I swallow. My fingertips feel numb. Tiffany is going to kill me. I've let the cat out of the bag, so to speak. "I really would love to. And with your permission, that is a conversation that I can have with him. But honestly, I'm not sure how comfortable I am with everyone knowing. I don't want to burden him with my secrets or feel like being trans is something to be ashamed of. I'm not ashamed, I'm just .. I'm just not as brave as Blake is."

"May I ask, what are you afraid of?"

It's such a mom question. And one that I don't really have an answer to. So, I shift the blame. "My wife is a very private person. And, of course, there is always the fear of job protection. I know the district is very liberal, but the fear is in the back of my mind."

"You know, I did hear that there is an openly trans teacher at the high school. The choir teacher. I think his name is, um, Aiden Mills? There's an LGBT Educator's group. They pushed for the sensitivity training before the start of school."

Huh. That's not information that I knew. Well, I'd seen the bulletins in the teacher's lounge about the LGBT Educator's group, but I'd never gone. "That's ... reassuring."

"I don't want to push you to do anything that you are uncomfortable with, but I think Blake would really appreciate having you as a role model and a source of support. I know he puts on a strong front at school, but he is so worried about being seen as a freak. Thank you, though, for confiding in me." She reaches across the conference table and pats my forearm.

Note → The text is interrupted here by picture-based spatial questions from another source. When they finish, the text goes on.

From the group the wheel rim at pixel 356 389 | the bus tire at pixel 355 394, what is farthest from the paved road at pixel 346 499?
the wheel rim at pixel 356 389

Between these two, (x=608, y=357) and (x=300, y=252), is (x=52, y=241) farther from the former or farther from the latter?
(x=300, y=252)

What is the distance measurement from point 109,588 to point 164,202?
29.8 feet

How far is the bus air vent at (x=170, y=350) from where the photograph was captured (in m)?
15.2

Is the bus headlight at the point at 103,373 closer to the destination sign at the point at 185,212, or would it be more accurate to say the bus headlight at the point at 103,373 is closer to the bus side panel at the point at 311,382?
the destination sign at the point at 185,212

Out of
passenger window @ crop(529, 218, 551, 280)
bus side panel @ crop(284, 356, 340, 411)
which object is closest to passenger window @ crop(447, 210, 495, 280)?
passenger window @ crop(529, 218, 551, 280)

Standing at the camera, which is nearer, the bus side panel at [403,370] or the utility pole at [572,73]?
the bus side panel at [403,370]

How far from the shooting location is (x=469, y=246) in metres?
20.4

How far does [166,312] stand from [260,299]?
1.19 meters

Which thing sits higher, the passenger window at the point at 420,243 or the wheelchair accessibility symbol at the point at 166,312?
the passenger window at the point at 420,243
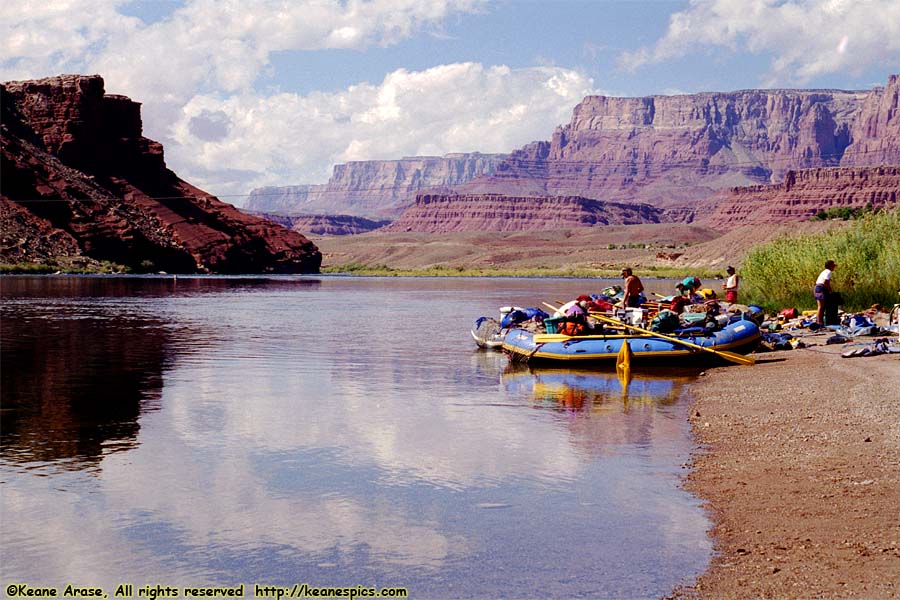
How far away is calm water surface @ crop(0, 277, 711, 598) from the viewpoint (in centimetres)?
966

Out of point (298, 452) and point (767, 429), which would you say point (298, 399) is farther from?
point (767, 429)

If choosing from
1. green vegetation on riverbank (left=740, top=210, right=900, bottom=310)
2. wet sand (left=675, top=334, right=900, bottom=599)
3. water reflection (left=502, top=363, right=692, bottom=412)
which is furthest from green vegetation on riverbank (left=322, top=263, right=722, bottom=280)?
wet sand (left=675, top=334, right=900, bottom=599)

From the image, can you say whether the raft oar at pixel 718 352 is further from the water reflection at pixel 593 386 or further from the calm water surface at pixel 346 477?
the calm water surface at pixel 346 477

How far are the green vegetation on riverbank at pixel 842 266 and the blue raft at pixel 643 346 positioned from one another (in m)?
8.07

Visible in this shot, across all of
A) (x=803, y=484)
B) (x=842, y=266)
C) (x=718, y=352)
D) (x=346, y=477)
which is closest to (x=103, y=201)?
(x=842, y=266)

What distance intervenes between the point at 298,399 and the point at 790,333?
15206 millimetres

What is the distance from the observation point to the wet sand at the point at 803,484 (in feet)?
28.5

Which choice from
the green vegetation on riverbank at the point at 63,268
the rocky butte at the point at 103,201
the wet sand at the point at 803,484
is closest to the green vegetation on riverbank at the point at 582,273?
the rocky butte at the point at 103,201

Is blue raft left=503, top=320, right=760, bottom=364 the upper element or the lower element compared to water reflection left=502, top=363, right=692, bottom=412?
upper

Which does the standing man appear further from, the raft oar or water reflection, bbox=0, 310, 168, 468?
water reflection, bbox=0, 310, 168, 468

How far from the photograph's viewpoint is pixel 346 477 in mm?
13336

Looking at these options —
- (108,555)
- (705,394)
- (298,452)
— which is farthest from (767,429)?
(108,555)

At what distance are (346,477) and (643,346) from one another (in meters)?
13.3

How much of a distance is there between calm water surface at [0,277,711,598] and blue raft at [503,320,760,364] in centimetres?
59
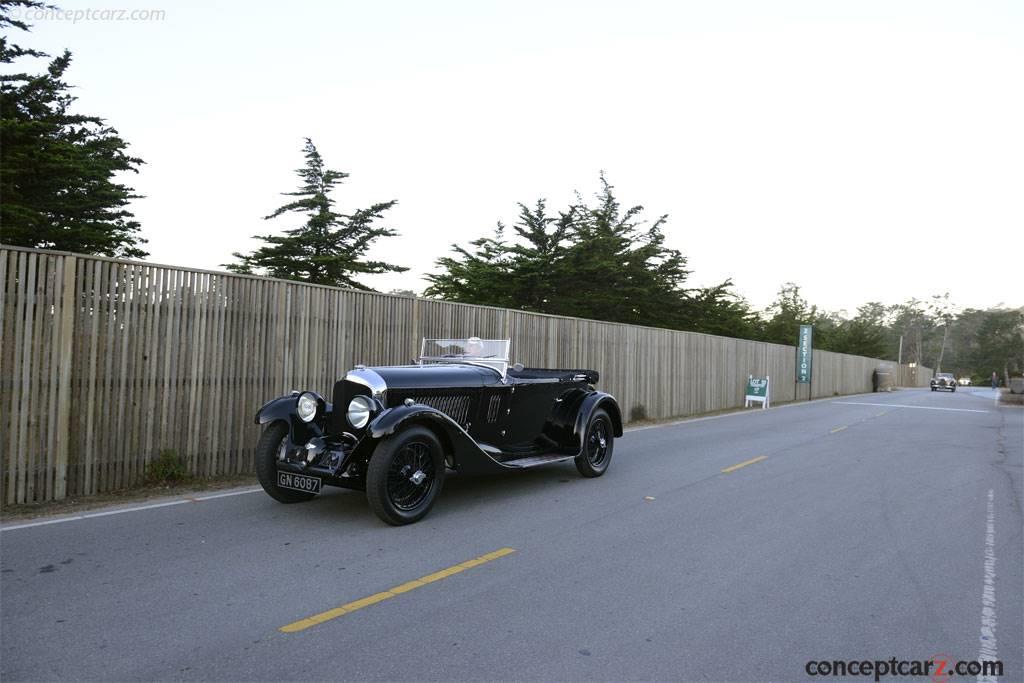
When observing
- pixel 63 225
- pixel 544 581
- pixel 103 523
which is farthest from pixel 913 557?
pixel 63 225

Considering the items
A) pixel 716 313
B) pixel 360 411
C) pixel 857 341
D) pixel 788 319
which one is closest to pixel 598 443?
pixel 360 411

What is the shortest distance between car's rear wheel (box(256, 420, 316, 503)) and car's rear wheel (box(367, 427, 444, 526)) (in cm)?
114

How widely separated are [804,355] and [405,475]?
1105 inches

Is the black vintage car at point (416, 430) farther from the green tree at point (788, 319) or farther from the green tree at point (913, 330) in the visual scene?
the green tree at point (913, 330)

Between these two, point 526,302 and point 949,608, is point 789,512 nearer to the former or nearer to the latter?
point 949,608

"I don't know why I am hesitating. Blake should know. I'd be fine if you wanted to tell him, or, I can start the conversation with him."

"It would be powerful to hear the words from you." Her voice is warm, but firm.

"Ok. Yes. Sounds like a plan. Thank you, again, really."

"No, thank you." And the conference is over. Now I have a different parent to talk to. They're probably waiting out in the hall. I shift the manilla folders in front of me and try to refocus on math. But all I can think about is: What did I just do? Was this the right decision? What happens now?